Three Hands, Two with Knives, 1884 by Vincent Van Gogh (1853-1890,  Netherlands) | Museum Art Reproductions Vincent Van Gogh | WahooArt.com

Age

I sat in front of the old woman, a smile on my cheeks as I listened to her story. My eyes fell across her hands; they lay on her lap, folded, calm – like her own life. Veins laced her wrists and forearms, her skin porcelain, translucent, but somehow elegant.

I cradled the baby in my arms; it cood, fingers stretching out to tangle my hair. Soft, clenching hands dancing with my waves.

Talent

I watched the musician’s fingers sweep over the ivory fabric, folding the ebony ribbons with the snowy braid. His pinkie lingered on a pearl, before drifting back to the center. His slender fingers sewing the notes into the fabric of the wind.

A grin playing on his face, I watched as the sculptor seized the clump of clay and started kneading it. His palms were soon dappled in grey, the mark of his subject. His fingers smoothed, pricked, pinched, jerked, smoothed, pinched until the hint of a face appeared. Stony.

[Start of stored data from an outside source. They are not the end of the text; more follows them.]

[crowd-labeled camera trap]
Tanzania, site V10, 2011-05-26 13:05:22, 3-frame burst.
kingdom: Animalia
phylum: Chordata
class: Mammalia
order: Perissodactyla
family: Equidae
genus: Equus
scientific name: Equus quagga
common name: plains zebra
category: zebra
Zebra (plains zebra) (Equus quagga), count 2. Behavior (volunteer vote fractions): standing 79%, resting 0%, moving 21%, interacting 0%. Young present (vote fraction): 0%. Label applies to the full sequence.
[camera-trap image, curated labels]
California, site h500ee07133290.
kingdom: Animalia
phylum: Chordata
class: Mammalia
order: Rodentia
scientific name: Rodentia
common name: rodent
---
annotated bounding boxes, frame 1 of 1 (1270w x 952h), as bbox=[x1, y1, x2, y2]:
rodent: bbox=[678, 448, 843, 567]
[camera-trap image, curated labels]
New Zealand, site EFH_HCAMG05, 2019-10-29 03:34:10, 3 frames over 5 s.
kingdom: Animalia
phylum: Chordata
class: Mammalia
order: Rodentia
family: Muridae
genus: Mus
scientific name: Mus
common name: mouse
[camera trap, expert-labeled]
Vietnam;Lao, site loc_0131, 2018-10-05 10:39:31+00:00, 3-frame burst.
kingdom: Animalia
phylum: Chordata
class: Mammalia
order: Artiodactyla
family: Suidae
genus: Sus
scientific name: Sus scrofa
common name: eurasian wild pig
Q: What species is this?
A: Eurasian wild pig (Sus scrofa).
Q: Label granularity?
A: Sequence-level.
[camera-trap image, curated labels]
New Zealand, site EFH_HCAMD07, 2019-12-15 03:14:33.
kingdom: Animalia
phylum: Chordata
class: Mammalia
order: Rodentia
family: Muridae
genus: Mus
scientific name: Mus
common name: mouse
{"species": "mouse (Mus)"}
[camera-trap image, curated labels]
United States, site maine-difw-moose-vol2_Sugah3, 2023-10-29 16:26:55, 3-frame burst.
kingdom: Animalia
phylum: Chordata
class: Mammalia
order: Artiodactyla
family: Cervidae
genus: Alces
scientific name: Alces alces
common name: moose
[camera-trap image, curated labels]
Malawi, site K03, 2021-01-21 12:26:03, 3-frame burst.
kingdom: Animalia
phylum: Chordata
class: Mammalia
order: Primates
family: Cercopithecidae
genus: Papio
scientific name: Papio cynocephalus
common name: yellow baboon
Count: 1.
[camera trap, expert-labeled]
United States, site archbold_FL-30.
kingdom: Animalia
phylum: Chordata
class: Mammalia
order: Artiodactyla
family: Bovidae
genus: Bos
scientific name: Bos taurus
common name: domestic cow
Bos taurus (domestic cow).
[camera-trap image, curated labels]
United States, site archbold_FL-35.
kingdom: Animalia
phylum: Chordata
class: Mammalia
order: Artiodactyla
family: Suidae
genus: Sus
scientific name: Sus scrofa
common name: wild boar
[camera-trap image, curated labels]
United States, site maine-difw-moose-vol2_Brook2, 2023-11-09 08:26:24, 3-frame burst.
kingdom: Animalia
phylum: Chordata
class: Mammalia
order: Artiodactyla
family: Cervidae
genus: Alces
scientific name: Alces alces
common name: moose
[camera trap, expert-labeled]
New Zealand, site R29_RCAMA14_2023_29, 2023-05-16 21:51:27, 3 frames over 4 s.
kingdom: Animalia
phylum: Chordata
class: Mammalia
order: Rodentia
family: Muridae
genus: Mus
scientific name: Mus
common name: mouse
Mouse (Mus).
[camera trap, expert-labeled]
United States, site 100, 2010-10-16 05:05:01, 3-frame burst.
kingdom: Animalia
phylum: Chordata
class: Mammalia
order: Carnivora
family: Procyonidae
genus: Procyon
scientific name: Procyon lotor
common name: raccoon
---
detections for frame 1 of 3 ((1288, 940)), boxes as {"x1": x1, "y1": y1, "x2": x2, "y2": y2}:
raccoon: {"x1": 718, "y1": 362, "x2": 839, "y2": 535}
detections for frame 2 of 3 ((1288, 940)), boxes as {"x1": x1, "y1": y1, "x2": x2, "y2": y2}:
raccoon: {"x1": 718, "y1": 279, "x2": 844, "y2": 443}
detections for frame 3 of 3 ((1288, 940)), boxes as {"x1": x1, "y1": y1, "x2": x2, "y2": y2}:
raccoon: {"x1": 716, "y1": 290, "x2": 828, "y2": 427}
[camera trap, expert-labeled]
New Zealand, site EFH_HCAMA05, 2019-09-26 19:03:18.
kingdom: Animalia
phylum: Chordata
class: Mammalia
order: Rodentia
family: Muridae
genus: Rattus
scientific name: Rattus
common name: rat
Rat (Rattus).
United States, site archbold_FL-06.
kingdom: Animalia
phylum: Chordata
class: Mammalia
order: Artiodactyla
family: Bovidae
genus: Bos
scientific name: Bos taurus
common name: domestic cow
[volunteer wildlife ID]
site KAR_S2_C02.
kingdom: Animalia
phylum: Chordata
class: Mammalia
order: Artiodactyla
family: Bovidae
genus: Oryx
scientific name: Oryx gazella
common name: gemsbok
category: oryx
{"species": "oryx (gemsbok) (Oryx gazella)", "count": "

After hours of penning down stories, I reached for the door to leave. As I did this, I notice, with a smile, the streaks and dashes of ink painting my skin. My words had touched more than paper. 🙂

Past

I grinned as I watched his tanned hands gather the tomatoes. Years of farm work had calloused, creased, and browned them. A missing fore-finger hinted at a former tragedy. Yet, his pearly grin more than made up for it.

The woman’s gnarled hands carried her grocery bags. Her shoulders hunched over, sad head bowed, she walked out. How many lonely trips had it taken to twist those fingers?


To express

Hands are, intrinsically, expressive. As children, they were our primary means of communication. We used them to express our hunger, our frustration, our desire. As teenagers or adults, we use them to express these things and more. Our emotions, our determination, our pain, our desire breathe from our palms.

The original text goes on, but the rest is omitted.